In the past, the term representation/Darstellung was commonly applied to language. Today the term strikes many as naïve, suggesting something like the inhabitants of Swift’s Lagado’s carrying sacks of “representative” items to display in lieu of words. But Swift’s joke demystifies not representation itself, but the naïve notion that words are just another variety of worldly things. Linguistic types, ideas, signifieds, do not exist in nature; they are inventions of the human mind. Their concrete manifestations, whether in books, recordings, or everyday speech, are never other than collections of tokens—tokens which, unlike the examples of living creatures or astronomical or geological formations, cannot be understood within an ontology lacking the layer that assigns a “meaning” to the sign. The sacred may then be minimally understood as the agency that permits the sharing of this transcendental relationship so that humans can use language to communicate with each other, beginning with the originary event in which the reciprocal exchange of the sign communicates the significance, the sacred interdiction, of the central object.
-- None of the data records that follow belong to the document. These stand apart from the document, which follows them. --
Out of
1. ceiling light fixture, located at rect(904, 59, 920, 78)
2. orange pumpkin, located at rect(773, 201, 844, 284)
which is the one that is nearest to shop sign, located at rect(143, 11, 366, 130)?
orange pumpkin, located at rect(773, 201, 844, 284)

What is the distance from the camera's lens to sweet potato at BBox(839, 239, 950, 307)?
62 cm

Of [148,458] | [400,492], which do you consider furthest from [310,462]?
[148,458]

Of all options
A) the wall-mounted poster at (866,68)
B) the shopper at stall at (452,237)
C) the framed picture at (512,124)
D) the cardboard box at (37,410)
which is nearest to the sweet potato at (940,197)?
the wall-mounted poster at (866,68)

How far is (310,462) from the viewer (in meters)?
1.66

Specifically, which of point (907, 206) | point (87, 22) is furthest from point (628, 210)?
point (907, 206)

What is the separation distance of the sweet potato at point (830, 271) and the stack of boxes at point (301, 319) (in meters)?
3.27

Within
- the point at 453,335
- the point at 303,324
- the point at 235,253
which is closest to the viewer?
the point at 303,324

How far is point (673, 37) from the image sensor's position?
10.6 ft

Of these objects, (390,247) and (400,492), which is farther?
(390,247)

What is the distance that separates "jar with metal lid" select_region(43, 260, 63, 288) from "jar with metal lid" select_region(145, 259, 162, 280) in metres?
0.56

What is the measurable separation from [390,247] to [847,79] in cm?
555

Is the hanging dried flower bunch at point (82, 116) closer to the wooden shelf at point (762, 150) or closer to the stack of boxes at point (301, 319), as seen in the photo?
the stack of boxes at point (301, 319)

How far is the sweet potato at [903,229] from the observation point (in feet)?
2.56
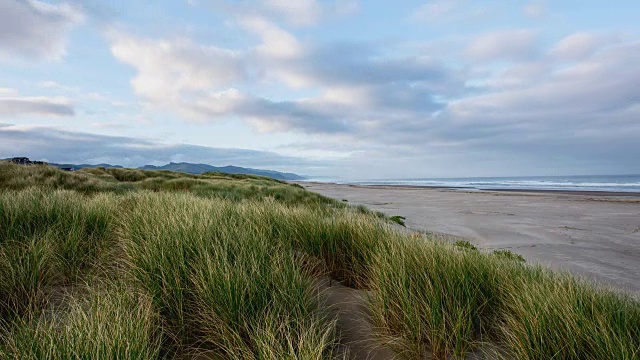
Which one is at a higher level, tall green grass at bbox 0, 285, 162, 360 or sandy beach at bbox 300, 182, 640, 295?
tall green grass at bbox 0, 285, 162, 360

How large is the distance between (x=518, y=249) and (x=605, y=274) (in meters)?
2.58

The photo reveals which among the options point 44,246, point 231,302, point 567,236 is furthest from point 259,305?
point 567,236

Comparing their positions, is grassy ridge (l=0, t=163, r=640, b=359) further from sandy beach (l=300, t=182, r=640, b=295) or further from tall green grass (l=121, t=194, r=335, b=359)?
sandy beach (l=300, t=182, r=640, b=295)

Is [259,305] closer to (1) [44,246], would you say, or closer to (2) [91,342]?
(2) [91,342]

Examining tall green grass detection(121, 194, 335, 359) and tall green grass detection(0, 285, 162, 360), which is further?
tall green grass detection(121, 194, 335, 359)

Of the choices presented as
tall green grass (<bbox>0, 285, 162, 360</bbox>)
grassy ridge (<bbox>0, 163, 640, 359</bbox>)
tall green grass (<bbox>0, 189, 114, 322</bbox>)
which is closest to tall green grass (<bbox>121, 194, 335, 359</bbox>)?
grassy ridge (<bbox>0, 163, 640, 359</bbox>)

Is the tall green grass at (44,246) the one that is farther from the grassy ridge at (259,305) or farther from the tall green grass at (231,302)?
the tall green grass at (231,302)

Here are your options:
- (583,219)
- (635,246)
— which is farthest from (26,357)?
(583,219)

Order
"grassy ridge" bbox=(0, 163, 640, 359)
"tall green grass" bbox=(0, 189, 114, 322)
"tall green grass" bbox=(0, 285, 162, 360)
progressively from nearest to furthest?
"tall green grass" bbox=(0, 285, 162, 360), "grassy ridge" bbox=(0, 163, 640, 359), "tall green grass" bbox=(0, 189, 114, 322)

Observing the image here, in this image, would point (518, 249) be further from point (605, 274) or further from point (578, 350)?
point (578, 350)

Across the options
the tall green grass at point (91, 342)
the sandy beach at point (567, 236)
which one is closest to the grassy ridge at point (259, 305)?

It sounds bizarre to claim that the reason that the notion of the sacred has been viewed as a bone of contention between believers and unbelievers rather than as a fundamental anthropological category is simply the result of a “misunderstanding.” Yet the history of revelation has always been that of simple evidence, simpler than Archimedes’ Eureka! because dependent, not on detecting a previously hidden connection, but on clearing away the fog to see what had always been there.
The simplest way to understand the sacred is simply to consider the role of the signs of language in everyday life. Whatever I am doing, an utterance of language has in principle the capacity to preempt my attention. Unlike animal calls and cries, which humans use on occasion as well, the use of language is a cultural act, one that in principle is presumed to take precedence over the ongoing state of affairs. If the linguistic irruption is considered inappropriate, we may say that it is comparable to the misuse of a sacred privilege.
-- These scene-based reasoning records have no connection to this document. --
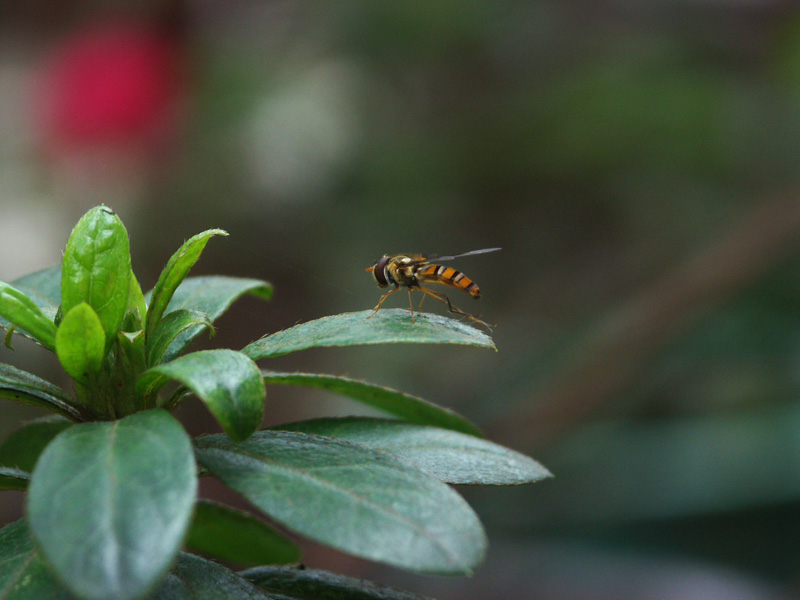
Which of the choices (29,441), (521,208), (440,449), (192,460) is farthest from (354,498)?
(521,208)

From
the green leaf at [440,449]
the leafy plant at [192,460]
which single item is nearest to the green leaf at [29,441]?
the leafy plant at [192,460]

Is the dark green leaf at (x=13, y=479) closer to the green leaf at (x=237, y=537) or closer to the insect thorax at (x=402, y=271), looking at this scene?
the green leaf at (x=237, y=537)

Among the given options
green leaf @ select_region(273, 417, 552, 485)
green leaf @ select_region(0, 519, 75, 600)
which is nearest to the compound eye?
green leaf @ select_region(273, 417, 552, 485)

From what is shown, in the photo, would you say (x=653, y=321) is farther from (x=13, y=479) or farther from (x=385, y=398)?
(x=13, y=479)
The sacred can then be defined most simply as the authority behind such preemption, an authority that may be abused, but to which on first reaction we cannot help but accede. This form of preemption is not “instinctual” but cultural; the sign’s capacity to preempt attention, to transcend the current state of being into a higher ontological state, exemplifies human cultural life in its most banal as in its most exalted manifestations when solemn ceremonies interrupt the normal activities of the day. Understood in this fundamental sense, the sacred endows every cultural act with an ontological trump card.
The sacred’s power of ontological firstness, not coincidentally analogous to the criterion permitting Chomsky’s characterization of human language as recursive or self-containing, is in effect all that need be said of human uniqueness. As Hillel said about the golden rule, “the rest is commentary.”